The situation in Georgia was marked with almost daily skirmishes and fights around Atlanta; and President Jefferson Davis was concerned with personality conflicts going on in Georgia between the commander of the Army of Tennessee, Gen. John Hood, and one of his corps commanders, Lt. Gen. William Hardee.

The cavalry under Maj. Gen. Joseph Wheeler began a series of raids against Federal rail lines and other communications in north Georgia and east Tennessee. Off the coast of Sandy Hook, N.J., the Confederate raider CSS Tallahassee took seven Union ships as prizes of war.

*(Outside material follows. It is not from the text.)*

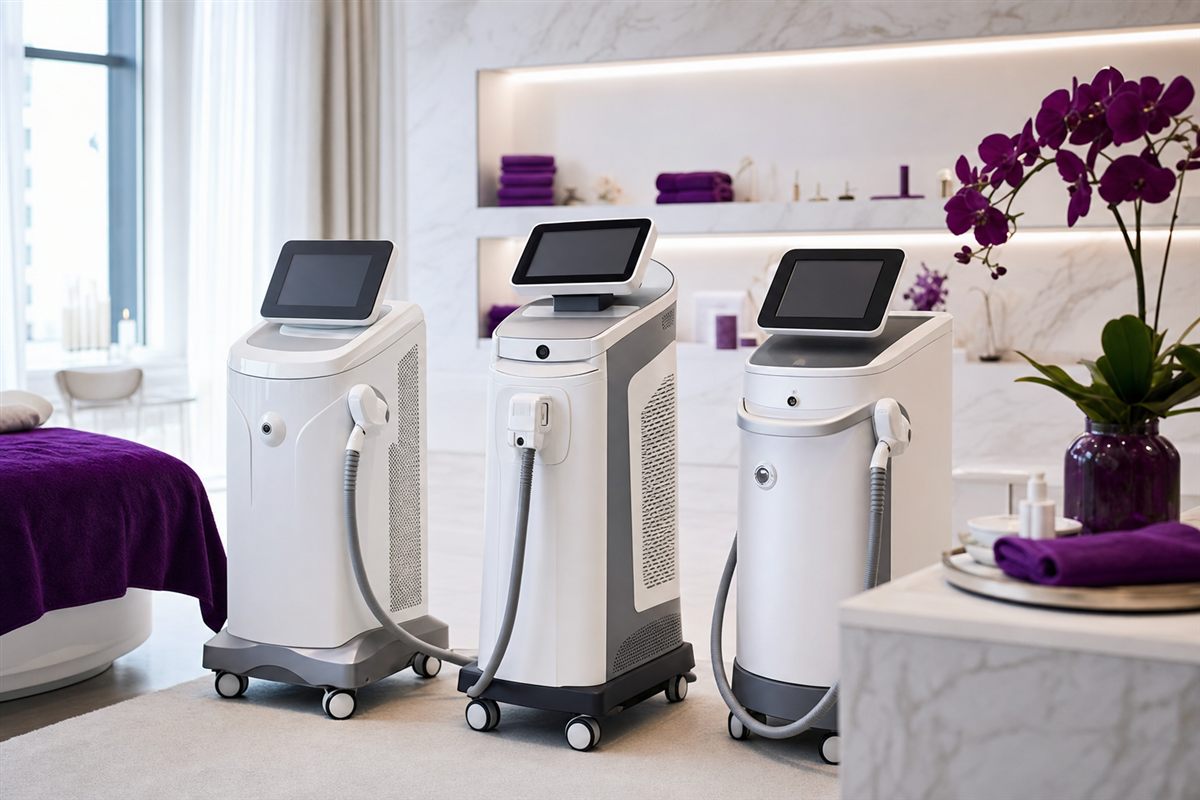 comparatie lasere epilare definitiva Soprano ICE 4K BEYOND la SenzoFit Iasi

From Richmond, President Davis wrote to General Robert E. Lee at Petersburg about obtaining an adequate supply of soap for the army. The president also said, “it is thought idle to attack your entrenchments, but feasible to starve you out.”

In the Shenandoah Valley, Gen. Early’s troops headed south toward Winchester, followed from a distance by the leading elements of Gen. Sheridan’s army. There was a brief skirmish south of Winchester at Cedar Creek as the two armies tested the strengths and weaknesses of the other. Alarm spread along the mid-Atlantic and New England coasts when the CSS Tallahassee attacked and took six more Union vessels off New York.

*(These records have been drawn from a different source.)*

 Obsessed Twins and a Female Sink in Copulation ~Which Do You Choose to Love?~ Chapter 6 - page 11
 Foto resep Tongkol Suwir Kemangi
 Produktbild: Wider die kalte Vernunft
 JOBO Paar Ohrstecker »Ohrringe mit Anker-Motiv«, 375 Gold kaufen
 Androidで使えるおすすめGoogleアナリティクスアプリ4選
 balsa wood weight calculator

In Washington, a number of politicians including Thurlow Weed of New York told President Lincoln that he was in danger of being defeated in the elections in November. It was even whispered that Gen. Grant might be induced to become a candidate for president.

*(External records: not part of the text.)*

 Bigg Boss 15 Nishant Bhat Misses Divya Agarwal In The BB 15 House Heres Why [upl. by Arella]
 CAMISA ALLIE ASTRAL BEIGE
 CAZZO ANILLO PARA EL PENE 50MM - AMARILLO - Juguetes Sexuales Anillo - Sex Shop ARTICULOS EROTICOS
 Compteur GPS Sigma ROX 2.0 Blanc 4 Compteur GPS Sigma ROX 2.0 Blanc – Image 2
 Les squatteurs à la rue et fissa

Gen. Early’s forces were along Cedar Creek and the area south and east of Winchester. There was some fighting on Saturday, Aug. 13, when Gen. Sheridan’s troops met stiffening Confederate resistance near Berryville and near Strasburg.

At mid-month, fighting by Union forces against Indians and Indian depredations occurred near Sand Creek and near Fort Garland in the Colorado Territory, near the San Andreas Mountains in the New Mexico Territory and in the Nebraska Territory.